Clare’s negation of Tipperary’s goal threat was a primary factor in them giving the 9,038 Cusack Park crowd much to cheer. While John McGrath excelled, Callanan was subdued by the home side’s cover and O’Dwyer moved further away from the opposition goal to pick up ball. McGrath had Tipperary’s one true threat on Patrick Kelly’s goal in the 50th minute, which was easily snuffed out.
“We could have done with raising a green flag,” acknowledged Tipperary manager Michael Ryan. “That would have given us a further impetus. We had to work really hard to get into that lead coming down the straight. That goal they got, I’d be quite disappointed. I’d need to see it again but from my view, my angle of it, the guy that scored it made a very long run. We’ll have to review it and see.”
Clare led 1-7 to 0-8 after a first half when they had dictated the rhythm of the game. Conlon’s goal was similar to the one he scored against Limerick. Collecting a long delivery from Aaron Cunningham, he turned his marker and his strike was low and authoritative.
Clare rode their luck when Ciarán O’Doherty managed to escape a second yellow card for a high foul. Kirwan’s decision to let him off with a warning allowed the sideline to bring him off. But the biggest let-off were Callanan’s misplaced frees from scoreable positions. By the end of the half, all free-taking duties had been assigned to O’Dwyer. “There were certainly two obvious ones,” said Ryan. “We missed a couple of long-range ones too — they’re always high-risk ones. That’s what we’ve got to work on between now and May 22.”
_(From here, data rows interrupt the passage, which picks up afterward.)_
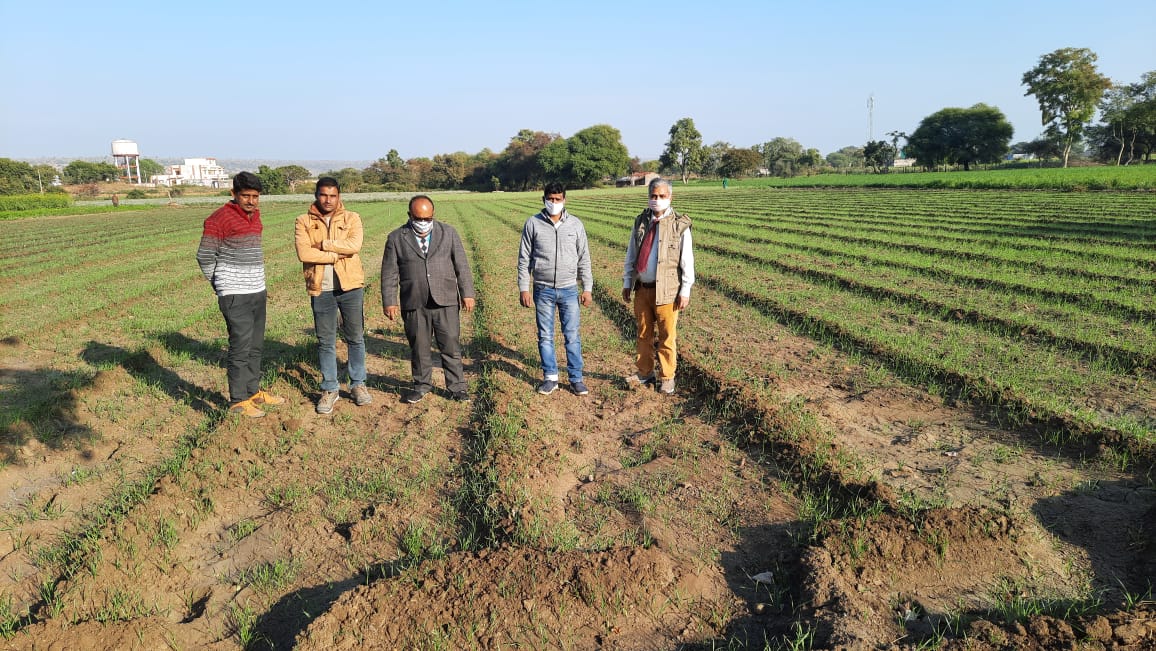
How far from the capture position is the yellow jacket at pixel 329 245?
209 inches

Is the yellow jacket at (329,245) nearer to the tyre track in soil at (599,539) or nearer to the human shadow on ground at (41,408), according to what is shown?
the tyre track in soil at (599,539)

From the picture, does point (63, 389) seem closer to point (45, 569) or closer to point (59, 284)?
point (45, 569)

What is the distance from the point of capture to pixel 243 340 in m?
5.36

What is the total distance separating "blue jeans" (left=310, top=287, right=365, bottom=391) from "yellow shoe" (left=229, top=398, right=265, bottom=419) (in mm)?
570

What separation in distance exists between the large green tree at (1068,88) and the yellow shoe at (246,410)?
89.1 meters

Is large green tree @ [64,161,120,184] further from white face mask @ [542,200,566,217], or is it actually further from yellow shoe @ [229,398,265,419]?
white face mask @ [542,200,566,217]

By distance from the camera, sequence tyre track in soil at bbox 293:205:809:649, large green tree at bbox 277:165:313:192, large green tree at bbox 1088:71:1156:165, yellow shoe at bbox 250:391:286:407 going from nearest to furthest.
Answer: tyre track in soil at bbox 293:205:809:649 → yellow shoe at bbox 250:391:286:407 → large green tree at bbox 1088:71:1156:165 → large green tree at bbox 277:165:313:192

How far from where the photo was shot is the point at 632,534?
12.0 feet

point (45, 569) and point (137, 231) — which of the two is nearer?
point (45, 569)

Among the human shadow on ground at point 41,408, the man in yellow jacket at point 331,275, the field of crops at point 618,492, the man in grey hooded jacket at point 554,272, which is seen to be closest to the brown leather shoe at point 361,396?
the man in yellow jacket at point 331,275

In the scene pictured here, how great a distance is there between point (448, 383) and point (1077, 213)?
74.7 ft

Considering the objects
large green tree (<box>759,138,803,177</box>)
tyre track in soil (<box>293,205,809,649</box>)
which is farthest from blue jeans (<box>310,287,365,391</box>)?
large green tree (<box>759,138,803,177</box>)

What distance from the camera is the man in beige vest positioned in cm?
558

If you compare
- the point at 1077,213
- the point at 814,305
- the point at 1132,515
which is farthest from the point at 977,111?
the point at 1132,515
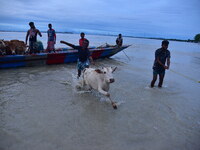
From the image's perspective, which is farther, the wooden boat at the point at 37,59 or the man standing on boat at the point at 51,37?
the man standing on boat at the point at 51,37

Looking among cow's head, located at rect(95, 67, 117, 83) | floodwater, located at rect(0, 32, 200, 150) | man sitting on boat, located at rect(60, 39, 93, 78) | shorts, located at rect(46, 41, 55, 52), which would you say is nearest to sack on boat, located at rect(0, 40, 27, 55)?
shorts, located at rect(46, 41, 55, 52)

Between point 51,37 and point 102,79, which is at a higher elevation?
point 51,37

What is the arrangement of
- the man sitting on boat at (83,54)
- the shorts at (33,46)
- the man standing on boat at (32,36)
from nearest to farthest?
1. the man sitting on boat at (83,54)
2. the man standing on boat at (32,36)
3. the shorts at (33,46)

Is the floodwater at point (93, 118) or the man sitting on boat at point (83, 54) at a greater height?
the man sitting on boat at point (83, 54)

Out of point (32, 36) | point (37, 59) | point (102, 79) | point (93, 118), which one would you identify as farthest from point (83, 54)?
point (37, 59)

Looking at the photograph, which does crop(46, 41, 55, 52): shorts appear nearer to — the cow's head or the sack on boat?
the sack on boat

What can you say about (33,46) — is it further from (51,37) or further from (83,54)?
(83,54)

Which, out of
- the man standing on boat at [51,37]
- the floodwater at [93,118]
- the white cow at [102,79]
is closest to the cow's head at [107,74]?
the white cow at [102,79]

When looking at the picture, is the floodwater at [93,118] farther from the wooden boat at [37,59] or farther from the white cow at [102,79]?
the wooden boat at [37,59]

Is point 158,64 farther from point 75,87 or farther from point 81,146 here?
point 81,146

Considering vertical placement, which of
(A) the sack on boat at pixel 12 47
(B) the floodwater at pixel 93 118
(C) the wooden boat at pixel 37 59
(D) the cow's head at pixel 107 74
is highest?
(A) the sack on boat at pixel 12 47

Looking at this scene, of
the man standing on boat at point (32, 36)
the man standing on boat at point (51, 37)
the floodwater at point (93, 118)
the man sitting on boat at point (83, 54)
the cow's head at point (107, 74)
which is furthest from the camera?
the man standing on boat at point (51, 37)

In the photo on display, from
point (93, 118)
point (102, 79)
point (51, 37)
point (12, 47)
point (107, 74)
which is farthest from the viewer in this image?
point (51, 37)

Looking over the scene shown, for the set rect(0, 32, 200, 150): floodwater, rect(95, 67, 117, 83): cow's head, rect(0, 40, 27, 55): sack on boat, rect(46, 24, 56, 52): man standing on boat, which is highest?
rect(46, 24, 56, 52): man standing on boat
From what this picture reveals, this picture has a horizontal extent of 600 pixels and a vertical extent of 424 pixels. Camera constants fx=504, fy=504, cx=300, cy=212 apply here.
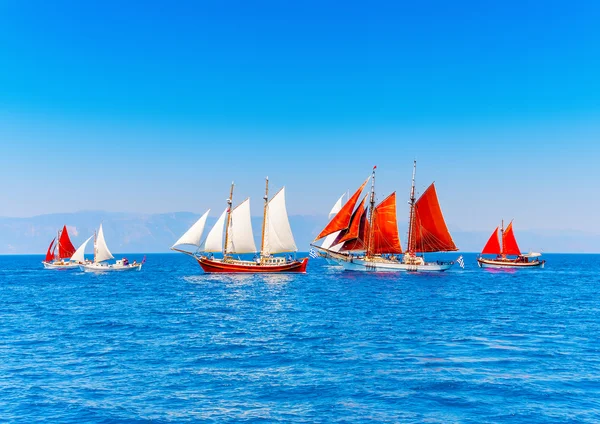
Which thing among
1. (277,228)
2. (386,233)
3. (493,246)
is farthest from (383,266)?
(493,246)

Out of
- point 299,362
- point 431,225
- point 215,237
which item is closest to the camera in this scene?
point 299,362

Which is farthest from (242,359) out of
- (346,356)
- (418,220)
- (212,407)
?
(418,220)

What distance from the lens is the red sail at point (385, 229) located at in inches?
4215

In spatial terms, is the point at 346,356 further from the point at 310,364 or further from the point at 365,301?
the point at 365,301

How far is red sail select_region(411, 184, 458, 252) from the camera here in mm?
103500

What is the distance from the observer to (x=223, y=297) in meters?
66.8

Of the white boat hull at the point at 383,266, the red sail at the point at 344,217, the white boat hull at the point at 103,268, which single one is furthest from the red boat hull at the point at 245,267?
the white boat hull at the point at 103,268

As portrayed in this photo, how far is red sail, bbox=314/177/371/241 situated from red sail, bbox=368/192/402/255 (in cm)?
652

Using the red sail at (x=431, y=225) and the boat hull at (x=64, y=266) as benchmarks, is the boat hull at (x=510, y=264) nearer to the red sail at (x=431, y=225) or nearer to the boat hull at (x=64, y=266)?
the red sail at (x=431, y=225)

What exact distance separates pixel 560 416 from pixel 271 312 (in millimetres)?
33986

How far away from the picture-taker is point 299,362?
30.6 metres

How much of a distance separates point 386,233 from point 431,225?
32.4ft

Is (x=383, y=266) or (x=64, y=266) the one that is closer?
(x=383, y=266)

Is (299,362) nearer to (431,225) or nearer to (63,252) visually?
(431,225)
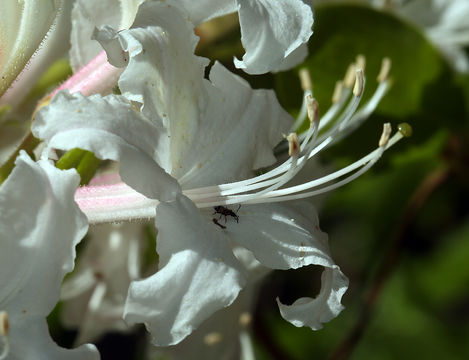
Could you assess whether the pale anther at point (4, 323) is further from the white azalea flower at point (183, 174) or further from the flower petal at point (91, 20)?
the flower petal at point (91, 20)

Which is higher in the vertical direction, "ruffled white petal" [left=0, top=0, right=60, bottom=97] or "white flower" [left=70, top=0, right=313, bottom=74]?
"ruffled white petal" [left=0, top=0, right=60, bottom=97]

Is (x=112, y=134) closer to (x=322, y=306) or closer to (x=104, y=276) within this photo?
(x=322, y=306)

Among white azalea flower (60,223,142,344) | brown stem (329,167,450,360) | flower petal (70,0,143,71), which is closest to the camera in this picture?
flower petal (70,0,143,71)

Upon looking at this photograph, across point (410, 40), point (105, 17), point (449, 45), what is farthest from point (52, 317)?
point (449, 45)

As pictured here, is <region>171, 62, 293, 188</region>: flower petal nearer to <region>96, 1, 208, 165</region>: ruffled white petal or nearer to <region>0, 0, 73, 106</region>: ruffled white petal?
<region>96, 1, 208, 165</region>: ruffled white petal

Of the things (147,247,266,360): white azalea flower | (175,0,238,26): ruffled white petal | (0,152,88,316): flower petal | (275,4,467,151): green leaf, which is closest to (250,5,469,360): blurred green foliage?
(275,4,467,151): green leaf

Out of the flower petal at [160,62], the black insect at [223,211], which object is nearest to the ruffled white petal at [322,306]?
the black insect at [223,211]
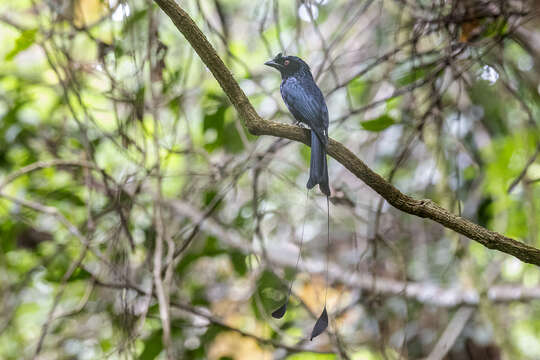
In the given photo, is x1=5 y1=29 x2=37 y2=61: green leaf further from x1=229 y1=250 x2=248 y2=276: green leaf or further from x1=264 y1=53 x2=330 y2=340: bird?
x1=229 y1=250 x2=248 y2=276: green leaf

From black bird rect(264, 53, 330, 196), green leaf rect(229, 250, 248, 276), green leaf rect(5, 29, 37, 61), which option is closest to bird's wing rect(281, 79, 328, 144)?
black bird rect(264, 53, 330, 196)

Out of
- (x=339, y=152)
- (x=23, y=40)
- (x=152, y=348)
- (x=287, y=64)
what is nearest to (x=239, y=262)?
(x=152, y=348)

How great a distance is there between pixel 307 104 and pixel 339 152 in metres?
0.39

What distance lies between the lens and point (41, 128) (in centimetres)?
373

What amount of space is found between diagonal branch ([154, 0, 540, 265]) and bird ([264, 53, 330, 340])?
0.05 m

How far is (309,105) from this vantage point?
188 centimetres

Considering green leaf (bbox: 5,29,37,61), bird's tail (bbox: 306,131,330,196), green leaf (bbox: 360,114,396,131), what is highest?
green leaf (bbox: 5,29,37,61)

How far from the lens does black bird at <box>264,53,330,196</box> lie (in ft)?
4.85

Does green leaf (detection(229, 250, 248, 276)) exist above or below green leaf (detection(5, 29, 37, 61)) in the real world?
below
Callanan was withdrawn in the 52nd minute by which stage Tipperary had drawn level. They went ahead for the first time shortly afterwards and although pegged back they were in clover with three consecutive points from John McGrath (two) and Forde.
But then came the crunch. A familiar feeling for Tipperary as Clare proved too clinical.
Scorers for Clare:
B Duggan (2 frees), D Honan (0-3 each); J Conlon (1-1); A Shanagher (1-0); C Galvin, C McGrath, C O’Connell (frees) (0-2 each).
Scorers for Tipperary:
J McGrath (0-6); J O’Dwyer (0-3, frees); S Callanan (frees), M Breen, P Maher (0-2 each); R Maher, N McGrath, J Forde (0-1 each).
P Kelly; P Flanagan, P O’Connor, C O’Doherty; C Cleary, C Dillon, B Bugler; D Reidy, C Ryan; C Galvin, B Duggan, C McGrath; A Cunningham, D Honan, J Conlon.
Subs for Clare:
G O’Connell for C O’Doherty (31); C O’Connell for B Duggan (43); Colin Ryan for C Galvin (inj 53); A Shanagher for A Cunningham (55); D Fitzgerald for D Reidy (62);
D Mooney; C Barrett, J Barry, C O’Brien; B Heffernan, R Maher, P Maher; B Maher, M Breen; N McGrath, D McCormack, N O’Meara; J O’Dwyer, S Callanan J McGrath.
Subs for Tipperary:
K Bergin for N O’Meara (inj h-t); J Forde for S Callanan (52); T Hamill for C O’Brien (59); G Ryan for D McCormack (66).